Texte fourni:
——————————

Eric-Emmanuel Schmitt

Eric-Emmanuel Schmitt

La Nuit de feu

Portrait 5'22
Bonjour Eric-Emmanuel Schmitt.
Bonjour.
Vous publiez chez Albin Michel votre nouveau titre « La nuit de feu ». Auparavant j'ai une question qui me taraude. En 1991, le public vous découvre au théâtre avec « La nuit de Valognes » et puis en tant que romancier avec « La part de l'autre ». Depuis, vous avez été prolixe avec une quarantaine d'ouvrages aujourd'hui à votre actif. Vous arrive-t-il parfois de regarder dans le rétroviseur ou au contraire, est-ce quelque chose que vous ne voulez pas ou que vous n'aimez pas faire ?
Moi, en fait je ne veux pas regarder dans le rétroviseur. Je ne sais pas me reposer sur ce que j'ai déjà fait, voire sur des lauriers. Parce que ce que j'aime, c'est faire, ce n'est pas avoir fait. Donc, je suis pas amnésique du tout je me souviens parfaitement de ce que j'ai fait et en plus comme j'ai la chance d'avoir une carrière dans une cinquantaine de pays, je suis parfois obligé d'aller dans un pays pour parler d'un livre que j'ai écrit il y a 20 ans mais qui sort juste à ce moment-là dans ce pays-là, ou bien, je vais voir mes pièces que j'ai écrites à différentes époques de ma vie. Donc, je suis toujours confronté à ce que j'ai écrit, mais moi, de moi-même jamais je n'ai pris l'un de mes livres.
Que ressentez-vous aujourd'hui lorsque vous publiez un nouveau livre ? Y-a-t’il toujours l'appréhension ou maintenant, avec l'expérience est-ce uniquement le plaisir de la rencontre avec le lecteur ?
Je crois que j'ai encore plus peur qu'avant. Parce que maintenant, je sais de quoi une vie d'écrivain est faite, de quoi une vie publique est faite et à quel point c'est difficile. Heureusement, quand j'étais jeune je ne savais pas, j'avançais avec l'innocence du conquérant, du défricheur. Maintenant, je sais à quel point tout est fragile. Pourtant, je jouis d'une position que je n'avais pas lorsque j'ai commencé. Non, non, j'ai toujours très peur, j'ai beaucoup plus peur. Et je vais vous dire une chose même : je crois que le jour où je cesserai d'avoir peur, j'arrêterai.

——————————

Données sources:
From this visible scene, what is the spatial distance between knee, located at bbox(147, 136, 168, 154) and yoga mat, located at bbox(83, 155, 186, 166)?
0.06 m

——————————

Consignes:
a. Recopiez tel quel le passage de l'entretien avec Eric-Emmanuel Schmitt qui va de « Portrait 5'22 » jusqu'à « pas faire ? ».
b. Poursuivez l'entretien avec Eric-Emmanuel Schmitt après sa dernière phrase.

Résultats attendus:
a.
Portrait 5'22
Bonjour Eric-Emmanuel Schmitt.
Bonjour.
Vous publiez chez Albin Michel votre nouveau titre « La nuit de feu ». Auparavant j'ai une question qui me taraude. En 1991, le public vous découvre au théâtre avec « La nuit de Valognes » et puis en tant que romancier avec « La part de l'autre ». Depuis, vous avez été prolixe avec une quarantaine d'ouvrages aujourd'hui à votre actif. Vous arrive-t-il parfois de regarder dans le rétroviseur ou au contraire, est-ce quelque chose que vous ne voulez pas ou que vous n'aimez pas faire ?

b.
Lorsque vous écrivez Eric-Emmanuel Schmitt, avez-vous conscience du lecteur qui va prendre en main votre texte ? Y-a-t’il a pour vous un lecteur idéal ? Avez-vous l'image d'un lecteur qui serait peut-être la représentation de celui qui va vous lire ?
Le lecteur est là. C'est à lui que je m'adresse, par contre il n'est pas précis. Il n'a pas de visage, il n'a pas de sexe, ou il les a tous. Il n'a pas d'âge ou il les a tous. Mais je parle à un être humain. Parce que je ne parle d'ailleurs pas seulement avec mon intelligence, ma réflexion, mais avec mon émotion aussi.
Y-a-t’il un point commun, une passerelle entre le romancier, le novelliste que vous êtes et l'homme de théâtre ? Si je prends par exemple « La part de l'autre » ou plus récemment « Les perroquets de la place d’Arezzo » et si je prends « The Guitrys » ou « Georges et Georges » pour le théâtre, où là on est vraiment dans le rire, y-a-t’il a des liens ?Non.
Ce sont deux Eric-Emmanuel Schmitt différents ?
Non, c'est une vigne qui ferait du blanc, du rouge et du rosé ! C'est la même vigne, mais ce sont des activités très différentes. En fait, je ne décide pas de faire du théâtre ou d'écrire un roman ou une nouvelle. Une idée me vient, des personnages me viennent, une situation m'occupe et là, assez rapidement je me dis « Ah bah oui, ça c'est une nouvelle, pour que ce soit bien, il faut que ce soit bref.» Je me dis « Alors ça, c'est un roman parce qu’il y 'a l'épaisseur du temps. » ou je me dis « C'est une pièce parce que c'est une crise, une situation dramatique »
Quel serait pour vous la définition du bonheur ? De votre bonheur ? Parce que j'imagine que l'écriture procède à votre bonheur, ou votre bien-être, je ne sais pas si pour vous c'est la même chose...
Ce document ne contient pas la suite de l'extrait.